Epilogue:  Much has happened since that day in the fall of 2003.  I am grateful to the very strong Executive management team’s support at my current employer as they helped me transition to my current role as Project Manager in a Healthcare IT department at Community Medical Centers.   This is a role I feel God designed me for.  Though proficient at what I do as a Project Manager, I value less the work I get to do and more the worthy purposes and the wonderful people I get to do these projects with and for.  I am especially blessed in that I found work-life balance that permits me to have time with my family that I neglected in my kids early years.   These are all stories for future posts and will commonly point to the day I recommitted my life to Christ I finally understood that:  Work, much like money, is NOT evil, but it is the love of them that is.   Our Lord wants a relationship with us, not with our job or other priorities.  It is these idols that we put before Him that keeps us from knowing his true nature.
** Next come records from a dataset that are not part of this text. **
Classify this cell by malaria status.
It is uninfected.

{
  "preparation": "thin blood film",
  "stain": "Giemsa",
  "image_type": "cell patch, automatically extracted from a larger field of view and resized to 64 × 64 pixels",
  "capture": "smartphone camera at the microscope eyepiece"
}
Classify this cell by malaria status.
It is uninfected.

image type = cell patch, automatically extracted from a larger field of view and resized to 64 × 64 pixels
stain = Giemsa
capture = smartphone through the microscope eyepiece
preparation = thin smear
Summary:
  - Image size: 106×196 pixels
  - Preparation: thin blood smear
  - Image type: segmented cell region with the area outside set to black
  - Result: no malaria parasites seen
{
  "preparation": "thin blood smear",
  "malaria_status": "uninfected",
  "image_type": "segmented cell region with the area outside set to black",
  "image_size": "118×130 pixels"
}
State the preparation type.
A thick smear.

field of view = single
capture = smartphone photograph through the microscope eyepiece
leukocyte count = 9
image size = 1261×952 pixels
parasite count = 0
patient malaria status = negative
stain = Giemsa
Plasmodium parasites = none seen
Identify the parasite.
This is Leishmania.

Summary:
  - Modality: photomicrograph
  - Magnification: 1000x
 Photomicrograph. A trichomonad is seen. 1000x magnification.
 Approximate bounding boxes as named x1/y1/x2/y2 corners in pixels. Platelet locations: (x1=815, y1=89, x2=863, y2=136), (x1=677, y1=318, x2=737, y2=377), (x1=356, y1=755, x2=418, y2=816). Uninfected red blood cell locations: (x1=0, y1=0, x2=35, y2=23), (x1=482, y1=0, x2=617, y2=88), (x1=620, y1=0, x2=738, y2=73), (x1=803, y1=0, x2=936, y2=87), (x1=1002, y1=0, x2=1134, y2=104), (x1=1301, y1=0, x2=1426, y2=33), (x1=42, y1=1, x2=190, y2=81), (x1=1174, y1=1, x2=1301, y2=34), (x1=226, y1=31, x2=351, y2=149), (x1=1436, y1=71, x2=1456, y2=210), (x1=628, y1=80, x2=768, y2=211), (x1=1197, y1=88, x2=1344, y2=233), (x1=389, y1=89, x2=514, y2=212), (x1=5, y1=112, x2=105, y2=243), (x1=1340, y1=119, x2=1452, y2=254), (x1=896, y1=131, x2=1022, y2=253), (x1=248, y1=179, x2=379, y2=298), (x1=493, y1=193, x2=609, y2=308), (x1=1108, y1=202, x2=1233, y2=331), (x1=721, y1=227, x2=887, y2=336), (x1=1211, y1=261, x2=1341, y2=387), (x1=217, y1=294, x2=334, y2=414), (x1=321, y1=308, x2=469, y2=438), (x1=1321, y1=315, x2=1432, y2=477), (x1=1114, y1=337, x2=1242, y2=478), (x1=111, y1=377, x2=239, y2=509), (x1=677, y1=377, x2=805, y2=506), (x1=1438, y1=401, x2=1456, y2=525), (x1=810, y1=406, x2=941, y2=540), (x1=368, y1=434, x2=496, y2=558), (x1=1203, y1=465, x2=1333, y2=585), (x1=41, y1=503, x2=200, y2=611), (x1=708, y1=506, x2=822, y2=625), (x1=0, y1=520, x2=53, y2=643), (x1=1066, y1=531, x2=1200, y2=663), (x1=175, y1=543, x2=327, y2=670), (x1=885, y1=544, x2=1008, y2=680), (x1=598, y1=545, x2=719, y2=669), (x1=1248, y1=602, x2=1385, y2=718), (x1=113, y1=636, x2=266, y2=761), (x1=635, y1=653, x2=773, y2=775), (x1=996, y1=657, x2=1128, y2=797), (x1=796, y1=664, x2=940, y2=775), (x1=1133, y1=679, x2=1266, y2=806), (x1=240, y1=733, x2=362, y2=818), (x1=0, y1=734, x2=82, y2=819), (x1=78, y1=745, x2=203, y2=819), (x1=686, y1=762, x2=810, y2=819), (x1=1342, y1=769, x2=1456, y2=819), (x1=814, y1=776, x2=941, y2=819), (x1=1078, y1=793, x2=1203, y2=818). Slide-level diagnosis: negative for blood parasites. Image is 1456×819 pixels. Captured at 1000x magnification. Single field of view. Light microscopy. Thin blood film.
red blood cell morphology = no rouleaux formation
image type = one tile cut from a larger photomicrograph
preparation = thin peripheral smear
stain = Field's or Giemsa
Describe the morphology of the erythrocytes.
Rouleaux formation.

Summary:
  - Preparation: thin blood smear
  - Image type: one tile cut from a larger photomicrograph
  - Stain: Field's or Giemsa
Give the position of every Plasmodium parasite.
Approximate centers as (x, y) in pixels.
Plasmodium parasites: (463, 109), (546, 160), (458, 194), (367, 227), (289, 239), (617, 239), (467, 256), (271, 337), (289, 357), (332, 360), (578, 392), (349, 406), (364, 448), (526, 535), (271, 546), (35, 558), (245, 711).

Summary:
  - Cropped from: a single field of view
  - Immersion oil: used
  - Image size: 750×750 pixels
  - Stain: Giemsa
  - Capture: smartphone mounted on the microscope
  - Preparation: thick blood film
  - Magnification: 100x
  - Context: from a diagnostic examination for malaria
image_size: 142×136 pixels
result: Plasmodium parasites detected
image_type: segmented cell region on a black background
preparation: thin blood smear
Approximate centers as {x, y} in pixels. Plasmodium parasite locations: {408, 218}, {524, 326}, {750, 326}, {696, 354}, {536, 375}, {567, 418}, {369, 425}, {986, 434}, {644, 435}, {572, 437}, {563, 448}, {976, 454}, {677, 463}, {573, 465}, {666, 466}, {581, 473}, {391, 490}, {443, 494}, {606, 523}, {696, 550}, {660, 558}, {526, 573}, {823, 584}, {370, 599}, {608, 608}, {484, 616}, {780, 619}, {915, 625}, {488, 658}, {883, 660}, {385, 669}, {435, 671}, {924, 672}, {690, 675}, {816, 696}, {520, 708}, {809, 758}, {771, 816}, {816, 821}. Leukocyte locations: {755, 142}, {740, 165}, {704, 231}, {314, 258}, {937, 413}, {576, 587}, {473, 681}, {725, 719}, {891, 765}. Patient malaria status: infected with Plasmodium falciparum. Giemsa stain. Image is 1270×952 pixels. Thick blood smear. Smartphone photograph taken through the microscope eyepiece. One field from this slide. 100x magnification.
Colossians 3:23 says that “…Whatever you do, work at it with all your heart, as working for the Lord, not for men”. When I got over my obsession with work, this aspect of my life was restored to its proper place.  Work is now just another means to demonstrate that I love and worship an all-powerful God who wants all of me, not just my productivity. Fortunately, God chose my wife to teach me that I am loved even when I didn’t love who I had become myself.

Hoping you had a relaxing Labor Day last week and maybe the opportunity to have been reflective as well!

Remember not to work too hard out there and become “too busy” to reflect on the gift of relationship that God offers you freely through His Son Jesus directly as well as through others who truly love you for you and not what you do for them!